Question: What do Diane Sawyer, Candace Bergen, Martha Stewart and Hillary Clinton have in common? They want to be perceived as smart, so they cut their hair.

Conclusion: Want to get smarter? Cut your hair shorter!

When you are considering your next hairstyle, consider Lafrance’s advice that no style is all good or all bad and that we do, in fact, judge a book by its cover.

The other key findings in the Yale study were that as a hairstyle increases a woman’s perceived sexiness, it decreases a woman’s perceived intelligence. Women wearing short, tousled hairstyles such as Meg Ryan and Charlize Theron, are seen as “most confident and outgoing,” an asset when meeting new people or starting a career.

Most men I know would adore Meg Ryan if she were bald or wearing a mohawk.

Back to the Lafrance study. Length does matter when it comes to woman’s hair, she says. Women with long, blonde hairstyles such as Gwyneth Paltrow and Christina Aguilera are perceived as the sexiest and most affluent.

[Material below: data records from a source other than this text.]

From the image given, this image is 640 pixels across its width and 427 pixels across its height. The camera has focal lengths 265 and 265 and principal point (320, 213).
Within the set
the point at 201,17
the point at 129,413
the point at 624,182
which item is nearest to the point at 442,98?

Women with casual, medium-length hair such as Liv Tyler and Sandra Bullock are viewed as more intelligent and good-natured.

I suspect Marianne talked to a lot more women than men in her study. Men, we realize, are all pigs and couldn’t care less about hairstyles, long or short, formal or casual.

But some men were in the study.

Men wearing short, front-flip hairstyles, Brad Pitt and Matthew LeBlanc, were seen as self-confident and sexy. It is not surprising that men with this hairstyle were perceived as the most self-centered, the study tells us.

Most women I know would take Brad Pitt if his head were on fire, no matter what his hairstyle was.

Men with medium, side-parted hair are viewed as the most intelligent and affluent, great for that job interview, but also as the most narrow-minded, the study tells us.

Think Fabio had it made? Very long-haired men were perceived in the study as the least intelligent and most careless. Why is it that every time I see Fabio, he is dating another breathtakingly beautiful model?

Don’t believe the study?

Ask Professor Lafrance. She is the one with the master’s degree.

I, myself, am having a stupid hair day.